Which is why we broke away from England all those years ago, to make things better for rich businessmen, right?

Vanilla Issa
Meanwhile, Issa voted against the Employment Nondiscrimination Act (ENDA), which prohibits employers from discriminating on the basis of actual or perceived sexual orientation.  Himself a proud descendant of Lebanese grandparents, Issa nonetheless votes against members of other minority groups in this time-honored fashion.

Darrell Issa, while in the Army on a bomb-inspection detail, claims to have provided security for President Richard Nixon at the 1971 Orioles-Pirates World Series, sweeping the ballparks for bombs.  Nixon didn't go to any of the World Series games that year, though; that was the only hitch in that story.  But hey, I once fixed a five-course dinner for Princess Grace, although she didn't show up to eat it.  And the letter that I got in the mail yesterday was the seventeenth letter in a row that I have not gotten from Britney Spears!  Maybe the eighteenth.

Issa and his brother, who later served three years in the Ironbar Hilton for car theft, were once arrested for car theft, but hey, haven't we all driven away in a red Maserati from a showroom? And when Issa was popped for driving a yellow Volkswagen the wrong way down a one-way street in 1972, and the cops found a Colt pistol, 44 rounds of ammo, and a tear-gas gun with two rounds for it in the glove box, well, he told them that he had the right to carry arms to protect his property.  44 bullets and a tear-gas gun should have been enough to protect himself if Canada had suddenly declared war on him and him alone.

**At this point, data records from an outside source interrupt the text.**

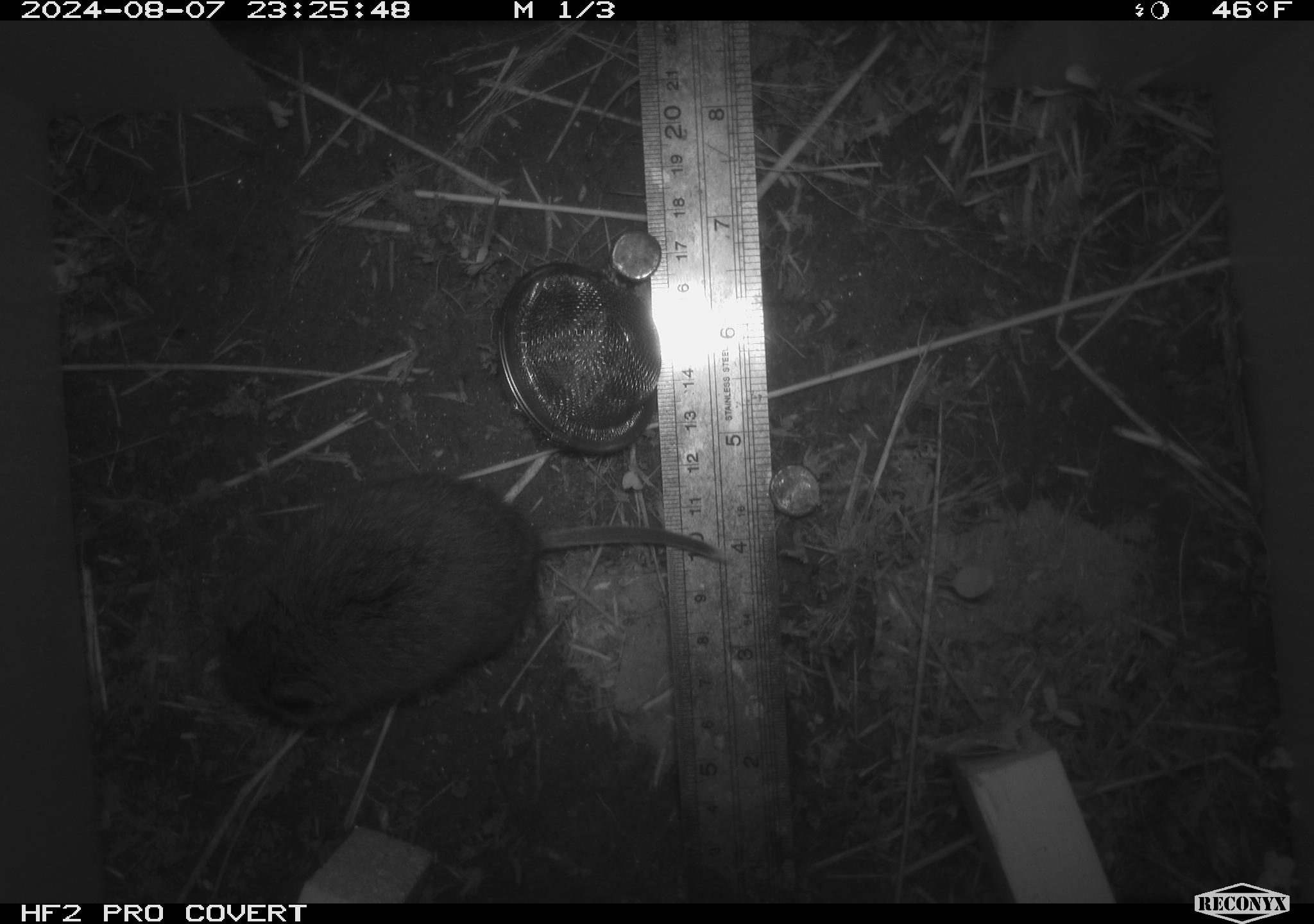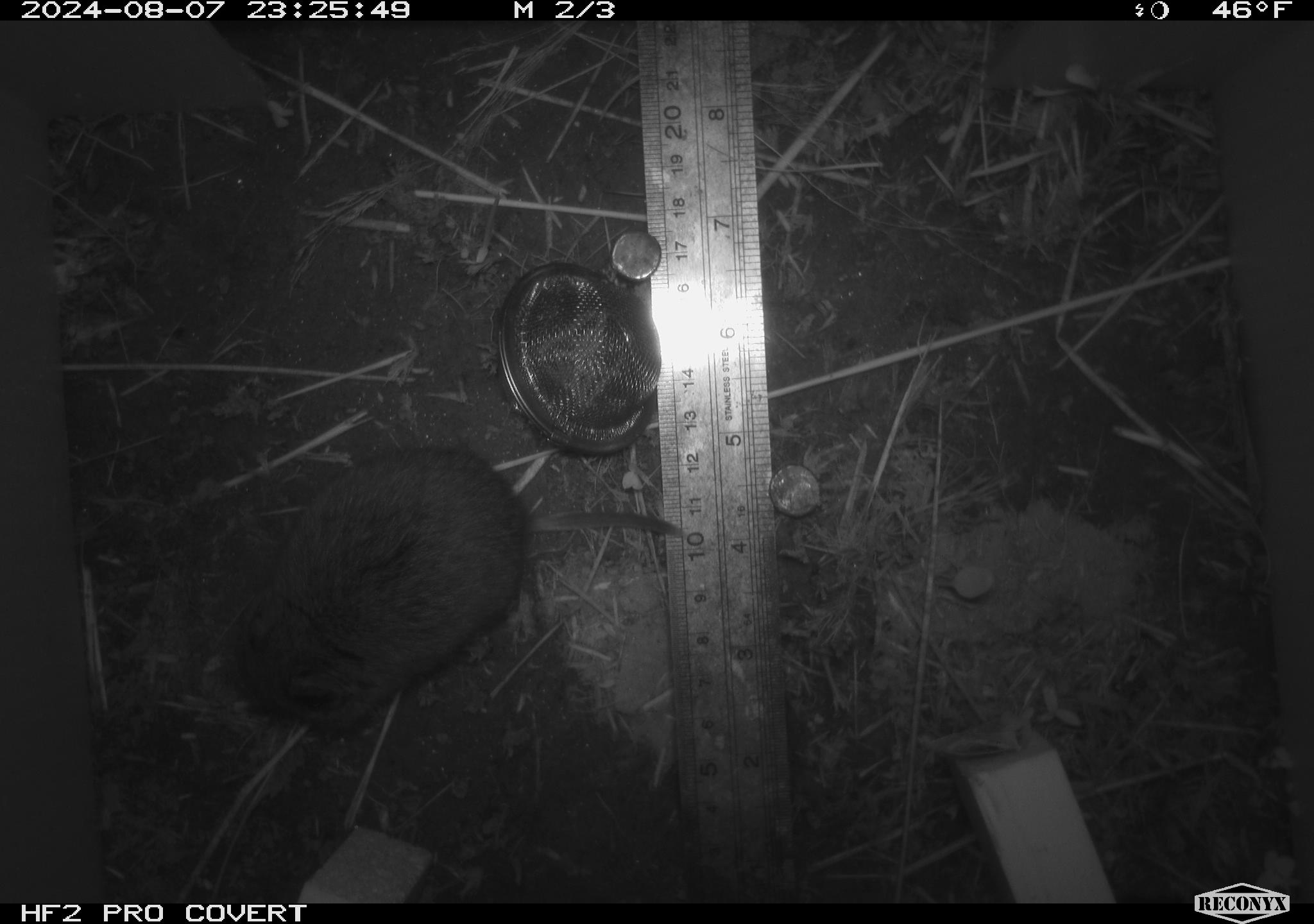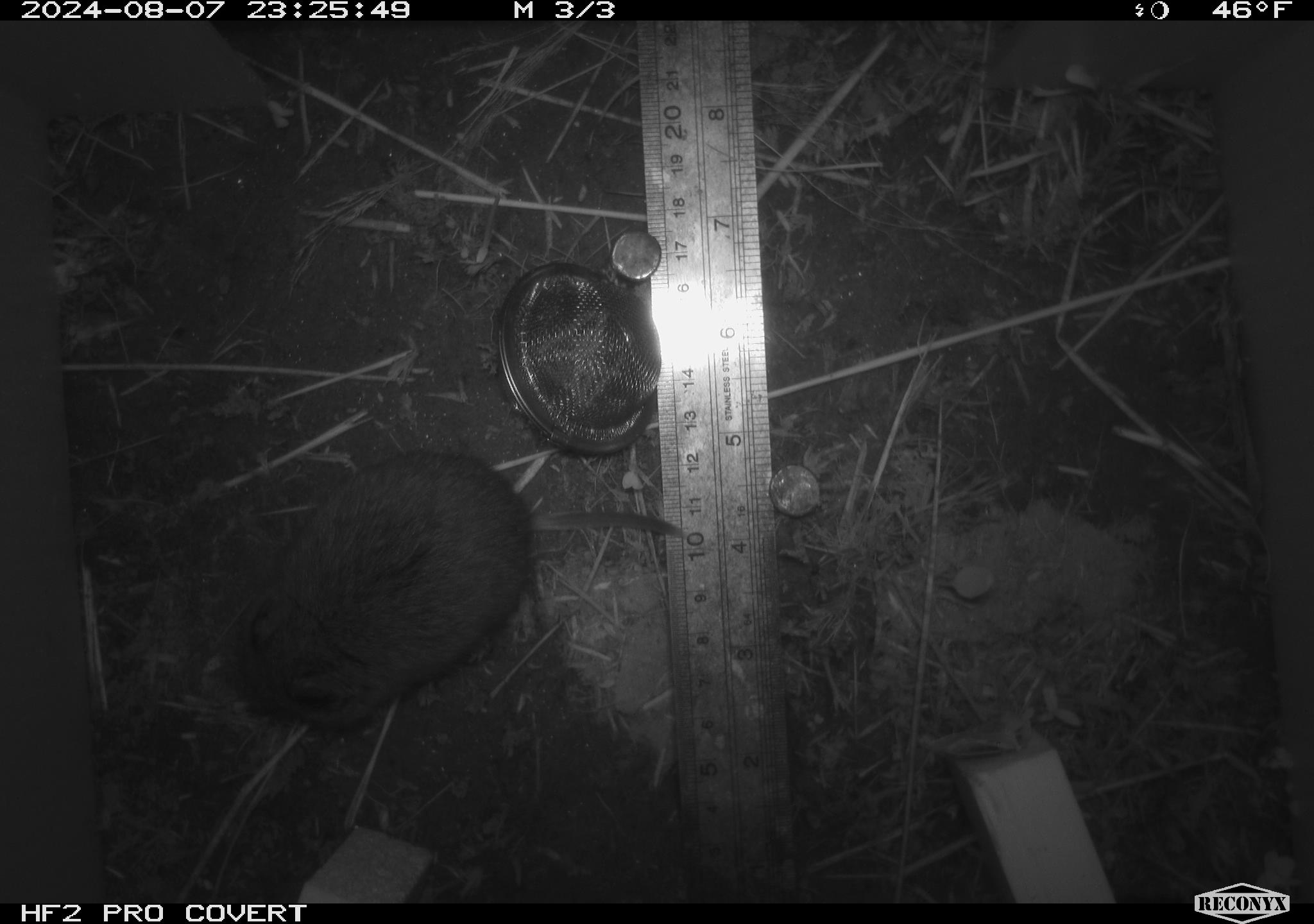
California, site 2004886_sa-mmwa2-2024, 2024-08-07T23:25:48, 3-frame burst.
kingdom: Animalia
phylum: Chordata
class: Mammalia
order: Rodentia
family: Cricetidae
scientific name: Arvicolinae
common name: voles, lemmings, and muskrats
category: arvicolinae subfamily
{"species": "arvicolinae subfamily (voles, lemmings, and muskrats) (Arvicolinae)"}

But hey. Youthful indiscretions, right?  I mean, haven't we ALL been indicted on grand theft charges and been caught riding in stolen vehicles with our brother before he went up for a three-year bid?  I mean, this Issa is a genius.  Here's why - and you can read all this in the New Yorker, if you could just give FOX News a rest for a second:

Issa bought the car alarm and electronics company in February, 1982.  That very September, the place burned down!  Electrical in nature, the firefighters said, and Issa blames the blue flames that burned into the California night on the fire department's failure to shut off a gas line, so never mind that the St Paul Insurance Company's report a month later said that the fire was incendiary, with evidence of a flammable liquid being poured over a stack of cardboard boxes, and two sources of ignition.

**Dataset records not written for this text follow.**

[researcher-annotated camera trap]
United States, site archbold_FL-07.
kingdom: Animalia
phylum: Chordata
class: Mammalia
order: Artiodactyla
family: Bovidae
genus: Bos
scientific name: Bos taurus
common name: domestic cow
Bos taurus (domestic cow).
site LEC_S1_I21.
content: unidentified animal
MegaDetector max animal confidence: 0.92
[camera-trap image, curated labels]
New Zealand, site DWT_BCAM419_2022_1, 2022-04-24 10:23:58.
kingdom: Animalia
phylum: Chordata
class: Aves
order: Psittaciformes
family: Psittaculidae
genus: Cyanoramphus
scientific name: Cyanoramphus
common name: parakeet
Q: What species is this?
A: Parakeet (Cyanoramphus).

And just after the fire, one of his associates in the business told the investigators that right before the fire, Issa had moved the computer out of the office, with all the discs and equipment for an early pc, and had moved important files and designs from filing cabinets into a fire safe and had "increased his insurance from a hundred thousand dollars to four hundred and sixty-two thousand dollars."

The man just knew it was time to move valuables out of the building right before the building burned down, and had a hunch that the time was right to buy more fire insurance.  This makes him the greatest prognosticator of our day.  Hats off to Darrell Issa, who now is free to hassle Obama.  Surely the ability to forget his past leaves him plenty of brainspace to see the future.